==== TEXTO DEL EJERCICIO

Desde la Fundación Pro Tejer advierten sobre el cierre masivo de pymes, el desplome del consumo y el impacto de la apertura importadora sin regulación. La emblemática Avenida Juan B. Justo refleja el parate con persianas bajas y comercios en retroceso.
La industria textil atravesada por el centro y sur de la provincia de Buenos Aires enfrenta un escenario de parálisis productiva sin antecedentes recientes. Así lo confirmó la directora de la Fundación Pro Tejer, Priscila Makari, quien en declaraciones radiales trazó un diagnóstico crítico sobre el sector y advirtió que en la ciudad de Mar del Plata «7 de cada 10 máquinas se encuentran actualmente paradas» como consecuencia de la retracción del mercado interno.
De acuerdo con las estimaciones de la entidad especializada en la cadena de valor del tejido, la recesión del rubro provocó el cierre de más de 1.000 pequeñas y medianas empresas en todo el país y la pérdida de cerca de 30.000 puestos de trabajo formales. La emblemática Avenida Juan B. Justo, reconocida históricamente en «La Feliz» como la «Avenida del Pulóver», se convirtió en una de las postales más visibles del parate económico, exhibiendo locales vacíos y persianas bajas debido a la falta de ventas.
Caída del consumo y apertura sin controles
Makari explicó que la problemática del sector trasciende la habitual competencia entre la indumentaria de producción nacional e importada, ya que la raíz principal del conflicto reside en la pérdida de poder adquisitivo de los consumidores. En las tiendas físicas y mostradores de venta la demanda cayó drásticamente, haciendo que los volúmenes de comercialización sean mínimos para cualquier origen de mercadería.
A esta contracción del mercado se suma el impacto de la apertura irrestricta de las importaciones. Según datos de Pro Tejer, más del 70% de la indumentaria en circulación proviene del exterior, impulsada por esquemas de desgrava impositiva para la producción foránea y por el avance de plataformas globales de comercio electrónico directo como Temu y Shein.
El riesgo de la indumentaria usada y las perspectivas pyme
Asimismo, la referente fabril denunció el ingreso inusual al país de prendas de vestir usadas en grandes volúmenes, una práctica que históricamente contó con restricciones legales. Según detalló Makari, estos fardos ingresan al territorio nacional por la frontera norte procedentes del desierto de Atacama en Chile, corriendo el riesgo de transformar a la Argentina en un depósito de residuos textiles deteriorados.
Frente a este escenario, desde la entidad manifestaron su preocupación por el futuro del entramado pyme bonaerense. Al sostener que la reactivación económica concentrada en sectores primarios como la minería o el petróleo no logra absorber el empleo industrial masivo, remarcaron la dificultad que implica volver a poner en marcha una fábrica una vez que ha cerrado sus puertas.

========
==== DATOS DE ENTRADA

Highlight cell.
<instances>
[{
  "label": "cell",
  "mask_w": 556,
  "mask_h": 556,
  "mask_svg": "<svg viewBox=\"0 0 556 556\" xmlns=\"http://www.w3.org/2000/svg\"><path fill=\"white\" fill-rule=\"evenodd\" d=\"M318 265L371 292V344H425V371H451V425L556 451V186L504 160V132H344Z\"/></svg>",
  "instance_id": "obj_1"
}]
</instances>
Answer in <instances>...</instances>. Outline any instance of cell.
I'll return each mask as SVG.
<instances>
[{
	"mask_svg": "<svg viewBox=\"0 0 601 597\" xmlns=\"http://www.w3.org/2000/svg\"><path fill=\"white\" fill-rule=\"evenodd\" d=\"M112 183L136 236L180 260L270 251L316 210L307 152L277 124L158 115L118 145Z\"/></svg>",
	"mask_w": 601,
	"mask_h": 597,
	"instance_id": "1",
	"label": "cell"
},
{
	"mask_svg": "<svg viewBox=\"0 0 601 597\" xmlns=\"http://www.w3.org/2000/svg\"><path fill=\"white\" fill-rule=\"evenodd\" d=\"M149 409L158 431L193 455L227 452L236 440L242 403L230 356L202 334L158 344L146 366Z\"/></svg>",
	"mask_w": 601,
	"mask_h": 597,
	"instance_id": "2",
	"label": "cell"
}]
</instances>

========

COMPRUEBA TU COMPRENSIÓN
(1) Responde estas preguntas sobre el texto de la industria textil:
(a) ¿Cuántas de cada 10 máquinas se encuentran paradas en Mar del Plata?
(b) ¿Qué porcentaje de la indumentaria en circulación proviene del exterior, según datos de Pro Tejer?
(c) ¿Por qué frontera ingresan al país los fardos de prendas usadas y de dónde proceden?
(2) Cita del texto de la industria textil el fragmento que comienza con "El riesgo de la" y sigue hasta "cerrado sus puertas.".

SOLUCIONES
(1)
(a) 7 de cada 10 máquinas.
(b) Más del 70%.
(c) Ingresan por la frontera norte y proceden del desierto de Atacama, en Chile.

(2)
El riesgo de la indumentaria usada y las perspectivas pyme
Asimismo, la referente fabril denunció el ingreso inusual al país de prendas de vestir usadas en grandes volúmenes, una práctica que históricamente contó con restricciones legales. Según detalló Makari, estos fardos ingresan al territorio nacional por la frontera norte procedentes del desierto de Atacama en Chile, corriendo el riesgo de transformar a la Argentina en un depósito de residuos textiles deteriorados.
Frente a este escenario, desde la entidad manifestaron su preocupación por el futuro del entramado pyme bonaerense. Al sostener que la reactivación económica concentrada en sectores primarios como la minería o el petróleo no logra absorber el empleo industrial masivo, remarcaron la dificultad que implica volver a poner en marcha una fábrica una vez que ha cerrado sus puertas.